### Required work
The answer is the line with "Measuring from light" and every line after it to the end of the listing, retyped exactly. Pictures do not belong in it.

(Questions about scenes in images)
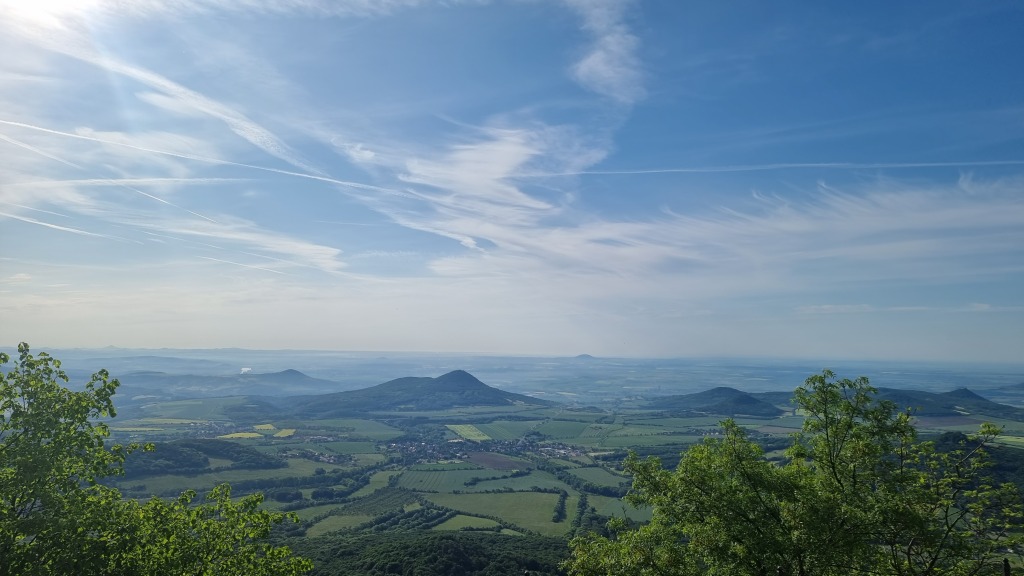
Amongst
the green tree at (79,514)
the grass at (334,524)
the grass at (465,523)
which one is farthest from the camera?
the grass at (465,523)

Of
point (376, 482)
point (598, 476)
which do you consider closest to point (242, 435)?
point (376, 482)

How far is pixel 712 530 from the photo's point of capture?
14.4 metres

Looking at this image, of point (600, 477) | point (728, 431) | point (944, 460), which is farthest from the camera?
point (600, 477)

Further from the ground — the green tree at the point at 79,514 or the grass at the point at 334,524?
the green tree at the point at 79,514

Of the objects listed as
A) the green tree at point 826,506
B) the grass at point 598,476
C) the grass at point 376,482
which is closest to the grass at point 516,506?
the grass at point 376,482

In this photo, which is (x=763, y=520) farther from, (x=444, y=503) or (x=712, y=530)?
(x=444, y=503)

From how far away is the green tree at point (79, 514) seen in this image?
11727 millimetres

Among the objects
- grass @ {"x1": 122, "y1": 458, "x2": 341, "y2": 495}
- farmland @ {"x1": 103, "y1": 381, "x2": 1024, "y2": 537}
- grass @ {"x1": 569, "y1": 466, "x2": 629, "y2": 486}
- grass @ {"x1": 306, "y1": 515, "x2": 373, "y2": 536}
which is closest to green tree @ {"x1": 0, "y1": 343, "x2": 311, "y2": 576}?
farmland @ {"x1": 103, "y1": 381, "x2": 1024, "y2": 537}

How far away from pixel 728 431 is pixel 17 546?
18.8m

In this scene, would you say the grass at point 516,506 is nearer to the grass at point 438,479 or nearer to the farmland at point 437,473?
the farmland at point 437,473

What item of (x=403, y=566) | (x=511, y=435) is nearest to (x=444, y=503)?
(x=403, y=566)

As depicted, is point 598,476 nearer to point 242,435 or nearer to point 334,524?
point 334,524

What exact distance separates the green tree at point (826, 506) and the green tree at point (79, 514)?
34.6ft

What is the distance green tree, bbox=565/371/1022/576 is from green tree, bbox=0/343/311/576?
415 inches
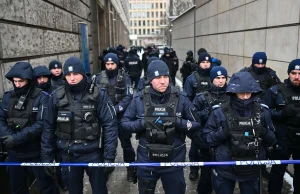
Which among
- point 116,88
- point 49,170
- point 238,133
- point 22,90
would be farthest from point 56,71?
point 238,133

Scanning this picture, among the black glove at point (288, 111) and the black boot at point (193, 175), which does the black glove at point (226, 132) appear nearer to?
the black glove at point (288, 111)

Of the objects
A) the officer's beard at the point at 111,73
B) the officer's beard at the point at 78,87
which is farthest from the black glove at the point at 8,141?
the officer's beard at the point at 111,73

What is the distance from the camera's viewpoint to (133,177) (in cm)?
446

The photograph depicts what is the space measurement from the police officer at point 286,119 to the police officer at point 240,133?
0.67 metres

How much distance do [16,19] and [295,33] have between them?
499 centimetres

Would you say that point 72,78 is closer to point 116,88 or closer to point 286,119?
point 116,88

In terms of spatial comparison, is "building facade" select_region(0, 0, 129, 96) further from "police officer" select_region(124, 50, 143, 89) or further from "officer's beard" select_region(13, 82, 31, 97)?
"police officer" select_region(124, 50, 143, 89)

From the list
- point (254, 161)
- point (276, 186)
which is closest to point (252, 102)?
point (254, 161)

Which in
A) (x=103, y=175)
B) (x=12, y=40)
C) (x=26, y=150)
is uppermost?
(x=12, y=40)

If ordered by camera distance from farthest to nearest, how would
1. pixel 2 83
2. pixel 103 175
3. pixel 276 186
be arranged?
pixel 2 83
pixel 276 186
pixel 103 175

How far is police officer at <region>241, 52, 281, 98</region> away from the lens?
193 inches

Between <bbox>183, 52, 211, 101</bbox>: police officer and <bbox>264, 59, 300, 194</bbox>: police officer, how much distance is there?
1.40 metres

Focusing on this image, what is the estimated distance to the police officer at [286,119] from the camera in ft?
11.5

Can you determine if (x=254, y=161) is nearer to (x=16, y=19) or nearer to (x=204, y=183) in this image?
(x=204, y=183)
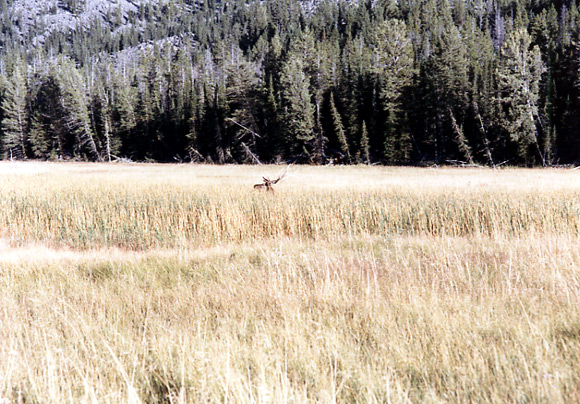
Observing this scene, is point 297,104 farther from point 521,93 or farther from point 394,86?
point 521,93

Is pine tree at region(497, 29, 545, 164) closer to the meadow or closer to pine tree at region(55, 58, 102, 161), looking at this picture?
the meadow

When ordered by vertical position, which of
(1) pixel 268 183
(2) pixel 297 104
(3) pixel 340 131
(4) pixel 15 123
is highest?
(4) pixel 15 123

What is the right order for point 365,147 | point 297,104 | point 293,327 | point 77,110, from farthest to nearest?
point 77,110, point 297,104, point 365,147, point 293,327

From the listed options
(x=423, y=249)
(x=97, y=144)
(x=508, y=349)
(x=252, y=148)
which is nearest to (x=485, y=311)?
(x=508, y=349)

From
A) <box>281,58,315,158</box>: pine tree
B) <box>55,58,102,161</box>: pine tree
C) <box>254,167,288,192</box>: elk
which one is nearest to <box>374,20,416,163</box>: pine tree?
<box>281,58,315,158</box>: pine tree

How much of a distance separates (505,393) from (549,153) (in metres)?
41.9

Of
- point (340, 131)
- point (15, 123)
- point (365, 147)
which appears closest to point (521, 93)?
point (365, 147)

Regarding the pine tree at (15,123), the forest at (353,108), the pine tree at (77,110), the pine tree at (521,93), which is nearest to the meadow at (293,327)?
the pine tree at (521,93)

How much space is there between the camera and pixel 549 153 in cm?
3666

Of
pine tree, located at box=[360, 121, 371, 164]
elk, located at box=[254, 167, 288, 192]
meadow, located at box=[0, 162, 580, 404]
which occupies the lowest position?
meadow, located at box=[0, 162, 580, 404]

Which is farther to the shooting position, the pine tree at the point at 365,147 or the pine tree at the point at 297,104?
the pine tree at the point at 297,104

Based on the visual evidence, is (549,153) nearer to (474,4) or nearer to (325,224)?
(325,224)

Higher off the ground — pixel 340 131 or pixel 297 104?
pixel 297 104

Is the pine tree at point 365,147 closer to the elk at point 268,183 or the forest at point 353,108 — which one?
the forest at point 353,108
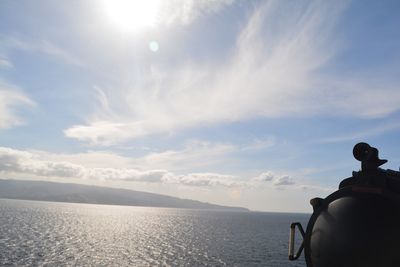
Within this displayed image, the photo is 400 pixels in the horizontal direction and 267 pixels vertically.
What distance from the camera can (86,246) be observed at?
81125 mm

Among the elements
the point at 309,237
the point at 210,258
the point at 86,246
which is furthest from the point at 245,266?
the point at 309,237

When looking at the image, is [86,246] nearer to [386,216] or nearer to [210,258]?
[210,258]

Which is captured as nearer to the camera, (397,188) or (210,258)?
(397,188)

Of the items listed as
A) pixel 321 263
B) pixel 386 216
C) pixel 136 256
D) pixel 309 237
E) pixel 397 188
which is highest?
pixel 397 188

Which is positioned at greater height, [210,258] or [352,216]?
[352,216]

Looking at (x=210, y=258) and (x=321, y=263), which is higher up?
→ (x=321, y=263)

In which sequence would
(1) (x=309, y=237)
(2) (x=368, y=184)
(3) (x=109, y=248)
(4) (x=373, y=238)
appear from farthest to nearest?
1. (3) (x=109, y=248)
2. (1) (x=309, y=237)
3. (2) (x=368, y=184)
4. (4) (x=373, y=238)

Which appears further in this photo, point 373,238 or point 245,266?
point 245,266

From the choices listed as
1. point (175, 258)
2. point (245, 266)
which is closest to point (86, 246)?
point (175, 258)

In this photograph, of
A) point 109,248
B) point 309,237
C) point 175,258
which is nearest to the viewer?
point 309,237

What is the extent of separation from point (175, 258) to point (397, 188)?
65.8m

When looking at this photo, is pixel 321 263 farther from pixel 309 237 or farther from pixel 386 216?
pixel 386 216

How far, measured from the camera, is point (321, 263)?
24.2 feet

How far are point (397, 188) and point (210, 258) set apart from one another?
218 feet
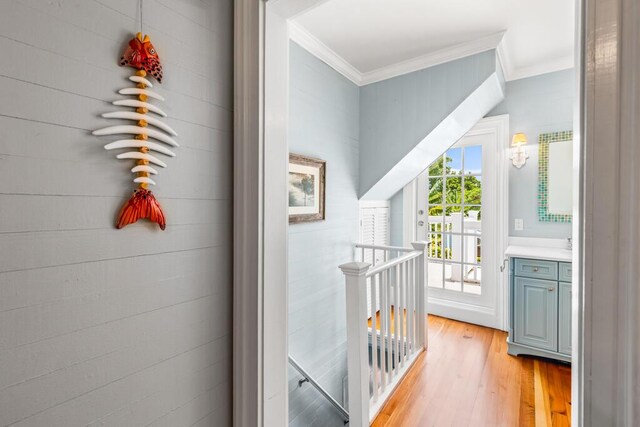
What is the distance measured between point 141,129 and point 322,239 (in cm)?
189

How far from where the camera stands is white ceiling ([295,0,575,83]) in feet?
6.39

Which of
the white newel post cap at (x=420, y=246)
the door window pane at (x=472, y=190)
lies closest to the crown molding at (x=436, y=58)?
the door window pane at (x=472, y=190)

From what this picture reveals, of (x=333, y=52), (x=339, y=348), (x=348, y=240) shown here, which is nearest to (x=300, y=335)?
(x=339, y=348)

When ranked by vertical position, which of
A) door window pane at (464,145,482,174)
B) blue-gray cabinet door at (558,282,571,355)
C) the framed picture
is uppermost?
door window pane at (464,145,482,174)

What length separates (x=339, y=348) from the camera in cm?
274

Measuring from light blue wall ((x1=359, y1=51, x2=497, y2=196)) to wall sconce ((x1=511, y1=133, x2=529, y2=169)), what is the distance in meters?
0.92

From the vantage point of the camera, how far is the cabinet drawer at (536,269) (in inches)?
98.2

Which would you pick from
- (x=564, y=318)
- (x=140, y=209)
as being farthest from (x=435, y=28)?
(x=564, y=318)

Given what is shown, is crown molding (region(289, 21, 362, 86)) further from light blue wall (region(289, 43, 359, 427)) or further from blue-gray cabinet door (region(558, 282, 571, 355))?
blue-gray cabinet door (region(558, 282, 571, 355))

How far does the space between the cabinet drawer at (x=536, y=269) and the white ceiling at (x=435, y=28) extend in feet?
5.68

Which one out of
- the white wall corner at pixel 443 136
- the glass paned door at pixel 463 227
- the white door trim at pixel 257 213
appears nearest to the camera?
the white door trim at pixel 257 213

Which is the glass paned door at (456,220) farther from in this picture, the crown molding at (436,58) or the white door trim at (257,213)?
the white door trim at (257,213)

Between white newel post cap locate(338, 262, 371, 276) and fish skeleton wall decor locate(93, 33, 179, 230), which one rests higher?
fish skeleton wall decor locate(93, 33, 179, 230)

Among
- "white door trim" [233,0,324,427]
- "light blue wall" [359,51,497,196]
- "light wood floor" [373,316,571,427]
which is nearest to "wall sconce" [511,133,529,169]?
"light blue wall" [359,51,497,196]
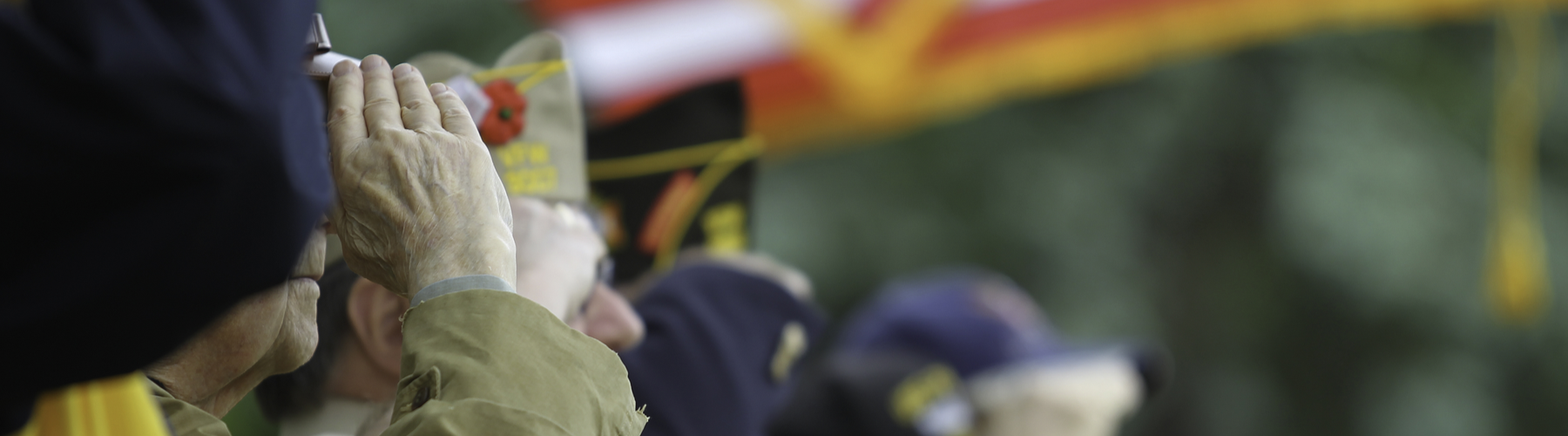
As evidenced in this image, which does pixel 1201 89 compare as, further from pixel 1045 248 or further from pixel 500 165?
pixel 500 165

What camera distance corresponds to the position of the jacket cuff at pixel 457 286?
1258mm

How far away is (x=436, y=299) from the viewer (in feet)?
4.10

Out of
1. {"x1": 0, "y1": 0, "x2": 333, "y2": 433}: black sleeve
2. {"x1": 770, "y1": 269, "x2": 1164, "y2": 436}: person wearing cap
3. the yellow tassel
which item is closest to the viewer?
{"x1": 0, "y1": 0, "x2": 333, "y2": 433}: black sleeve

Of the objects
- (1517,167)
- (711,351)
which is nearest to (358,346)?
(711,351)

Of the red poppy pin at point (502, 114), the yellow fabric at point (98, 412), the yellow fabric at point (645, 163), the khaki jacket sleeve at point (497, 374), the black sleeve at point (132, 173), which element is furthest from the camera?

### Exercise solution
Measuring from light blue wall ((x1=359, y1=51, x2=497, y2=196)) to wall sconce ((x1=511, y1=133, x2=529, y2=169)), what is the distance in meters?
0.92

From the vantage point of the camera, how far is the cabinet drawer at (536,269) (in inches)?
98.2

Which would you pick from
- (x=564, y=318)
- (x=140, y=209)
as being farthest from (x=435, y=28)?
(x=564, y=318)

Given what is shown, is crown molding (region(289, 21, 362, 86)) further from light blue wall (region(289, 43, 359, 427)) or further from blue-gray cabinet door (region(558, 282, 571, 355))?
blue-gray cabinet door (region(558, 282, 571, 355))

How far does the space between the cabinet drawer at (x=536, y=269) and the white ceiling at (x=435, y=28) extend in feet?
5.68

Which one out of
- the white wall corner at pixel 443 136
- the glass paned door at pixel 463 227
- the white door trim at pixel 257 213
appears nearest to the camera?
the white door trim at pixel 257 213

Which is the glass paned door at (456,220) farther from in this picture, the crown molding at (436,58) or the white door trim at (257,213)?
the white door trim at (257,213)

Between white newel post cap locate(338, 262, 371, 276) and fish skeleton wall decor locate(93, 33, 179, 230), which one rests higher?
fish skeleton wall decor locate(93, 33, 179, 230)

Among
- "white door trim" [233,0,324,427]
- "light blue wall" [359,51,497,196]
- "light wood floor" [373,316,571,427]
which is nearest to "wall sconce" [511,133,529,169]?
"light blue wall" [359,51,497,196]
As evidenced in this image, which does pixel 1201 89 compare as, further from pixel 1045 248 or further from pixel 500 165?
pixel 500 165

What camera distance corresponds to the position of the jacket cuff at pixel 457 286?
1258mm

How far away is (x=436, y=299) from the viewer (in feet)?
4.10

Out of
1. {"x1": 0, "y1": 0, "x2": 333, "y2": 433}: black sleeve
2. {"x1": 770, "y1": 269, "x2": 1164, "y2": 436}: person wearing cap
3. the yellow tassel
which item is closest to the viewer?
{"x1": 0, "y1": 0, "x2": 333, "y2": 433}: black sleeve

Of the objects
- (1517,167)
- (711,351)
which is nearest to (358,346)?
(711,351)

Of the red poppy pin at point (502, 114), the yellow fabric at point (98, 412), the yellow fabric at point (645, 163), the khaki jacket sleeve at point (497, 374), the black sleeve at point (132, 173), which element is furthest from the camera?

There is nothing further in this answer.